## WHAT THE TASK ASKS
Give back only the lines starting with the line with "What exact distance" and going on through the line with "20.0 metres", switching "falcon's head" to "bird's head" and leaving everything else unchanged.

## ROWS
--- --- ---
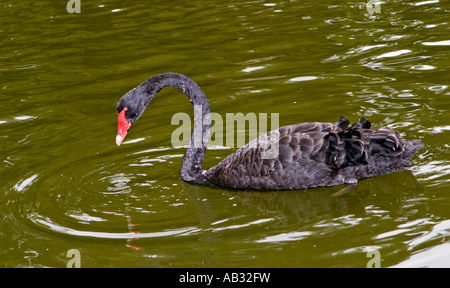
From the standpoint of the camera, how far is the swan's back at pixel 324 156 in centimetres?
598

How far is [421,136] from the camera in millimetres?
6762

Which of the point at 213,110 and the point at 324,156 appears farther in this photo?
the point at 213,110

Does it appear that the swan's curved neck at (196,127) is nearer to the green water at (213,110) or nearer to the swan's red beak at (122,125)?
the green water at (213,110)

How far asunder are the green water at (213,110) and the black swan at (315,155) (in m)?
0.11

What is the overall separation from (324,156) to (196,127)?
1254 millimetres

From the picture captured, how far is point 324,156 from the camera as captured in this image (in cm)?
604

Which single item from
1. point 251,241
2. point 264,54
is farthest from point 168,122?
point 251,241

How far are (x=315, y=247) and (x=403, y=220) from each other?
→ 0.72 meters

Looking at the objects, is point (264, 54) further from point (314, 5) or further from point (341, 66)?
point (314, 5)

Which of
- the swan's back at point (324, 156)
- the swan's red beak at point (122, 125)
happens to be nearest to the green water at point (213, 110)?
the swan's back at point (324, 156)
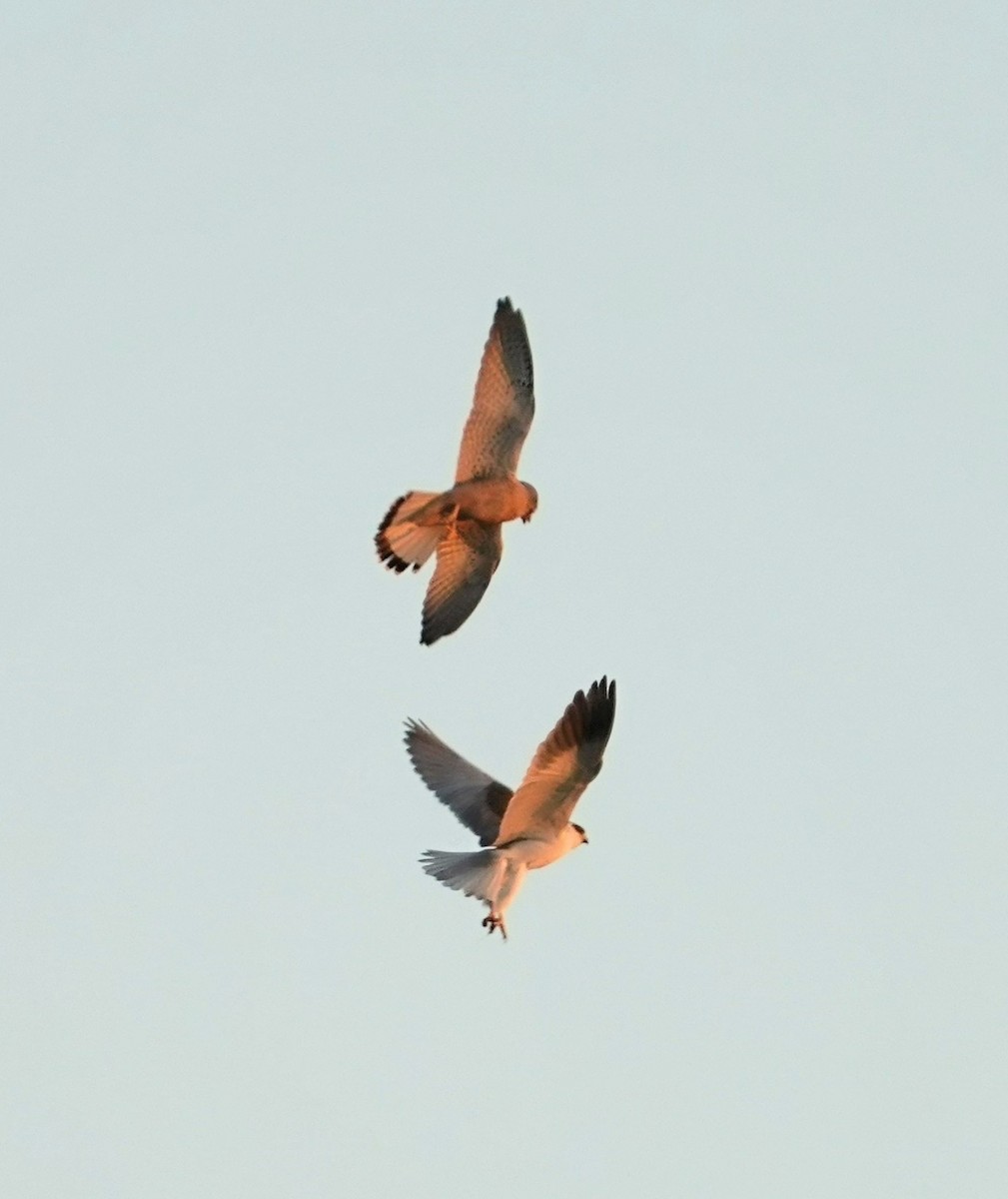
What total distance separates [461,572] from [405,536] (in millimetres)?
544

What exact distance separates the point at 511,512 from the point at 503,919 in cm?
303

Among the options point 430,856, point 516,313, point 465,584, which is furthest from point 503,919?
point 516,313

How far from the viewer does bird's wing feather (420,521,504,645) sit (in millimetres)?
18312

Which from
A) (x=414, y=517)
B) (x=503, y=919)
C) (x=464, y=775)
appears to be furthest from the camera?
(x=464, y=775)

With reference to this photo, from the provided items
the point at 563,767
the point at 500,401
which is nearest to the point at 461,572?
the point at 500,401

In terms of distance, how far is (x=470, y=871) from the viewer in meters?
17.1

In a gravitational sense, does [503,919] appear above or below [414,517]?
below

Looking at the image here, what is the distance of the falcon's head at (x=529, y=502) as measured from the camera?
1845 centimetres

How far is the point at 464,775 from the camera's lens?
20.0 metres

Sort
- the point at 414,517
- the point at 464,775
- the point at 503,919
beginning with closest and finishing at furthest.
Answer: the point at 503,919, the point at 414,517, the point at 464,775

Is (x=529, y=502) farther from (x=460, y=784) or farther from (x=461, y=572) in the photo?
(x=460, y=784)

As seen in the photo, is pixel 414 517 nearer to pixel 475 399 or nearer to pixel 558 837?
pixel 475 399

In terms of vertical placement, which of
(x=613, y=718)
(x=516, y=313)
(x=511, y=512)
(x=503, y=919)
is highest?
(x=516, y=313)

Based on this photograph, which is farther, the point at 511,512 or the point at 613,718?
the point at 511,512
--- --- ---
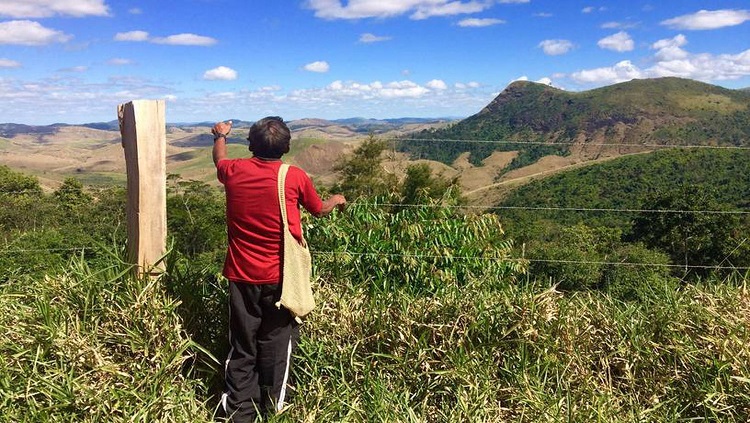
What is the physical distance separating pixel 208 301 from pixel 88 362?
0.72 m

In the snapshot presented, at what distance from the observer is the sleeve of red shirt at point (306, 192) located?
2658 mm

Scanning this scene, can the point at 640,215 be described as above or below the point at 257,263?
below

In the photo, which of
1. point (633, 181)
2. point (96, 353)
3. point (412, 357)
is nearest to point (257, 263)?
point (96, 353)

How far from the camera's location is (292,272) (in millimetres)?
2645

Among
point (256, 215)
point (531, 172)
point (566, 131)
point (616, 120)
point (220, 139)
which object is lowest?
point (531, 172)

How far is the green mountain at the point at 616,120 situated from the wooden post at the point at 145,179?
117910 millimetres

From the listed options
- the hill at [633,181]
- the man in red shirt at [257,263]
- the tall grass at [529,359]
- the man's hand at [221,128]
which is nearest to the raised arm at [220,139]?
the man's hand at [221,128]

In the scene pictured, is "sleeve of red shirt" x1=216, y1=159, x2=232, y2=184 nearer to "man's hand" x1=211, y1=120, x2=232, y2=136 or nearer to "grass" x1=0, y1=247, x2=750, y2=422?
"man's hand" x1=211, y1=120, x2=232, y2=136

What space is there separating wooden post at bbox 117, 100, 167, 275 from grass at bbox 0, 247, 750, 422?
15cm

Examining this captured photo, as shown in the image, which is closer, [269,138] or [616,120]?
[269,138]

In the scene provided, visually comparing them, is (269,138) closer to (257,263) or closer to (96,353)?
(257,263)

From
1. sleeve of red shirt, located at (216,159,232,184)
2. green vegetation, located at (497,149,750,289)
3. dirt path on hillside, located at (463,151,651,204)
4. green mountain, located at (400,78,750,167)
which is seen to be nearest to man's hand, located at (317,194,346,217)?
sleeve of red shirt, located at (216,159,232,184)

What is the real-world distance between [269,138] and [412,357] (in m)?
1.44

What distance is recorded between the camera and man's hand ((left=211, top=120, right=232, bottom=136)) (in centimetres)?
--- --- ---
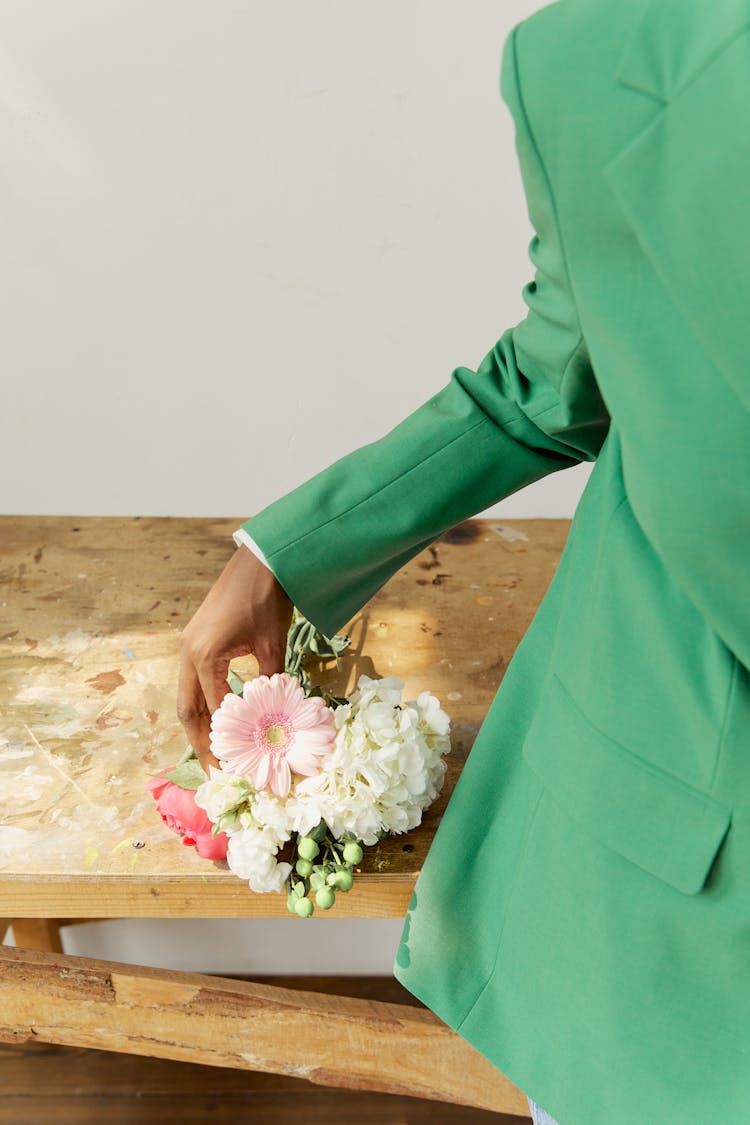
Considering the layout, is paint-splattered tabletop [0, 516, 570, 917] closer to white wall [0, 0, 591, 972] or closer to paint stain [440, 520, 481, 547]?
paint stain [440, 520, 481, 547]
--- --- ---
## ANSWER TO THE TASK
What exact distance separates the point at 511,512 from the point at 503,919 in cm?
303

Among the options point 430,856, point 516,313, point 465,584, which is furthest from point 503,919?
point 516,313

How far from the viewer does bird's wing feather (420,521,504,645) sit (in millimetres)?
18312

Which from
A) (x=414, y=517)
B) (x=503, y=919)
C) (x=464, y=775)
appears to be furthest from the camera?
(x=464, y=775)

With reference to this photo, from the provided items
the point at 563,767
the point at 500,401
which is nearest to the point at 461,572?
the point at 500,401

In terms of distance, how far is (x=470, y=871) from the viewer in meters?
17.1

In a gravitational sense, does [503,919] appear above or below [414,517]?
below

Looking at the image here, what is the distance of the bird's head at (x=529, y=502) as measured from the camera?
1845 centimetres

How far is the point at 464,775 from the camera's lens?
20.0 metres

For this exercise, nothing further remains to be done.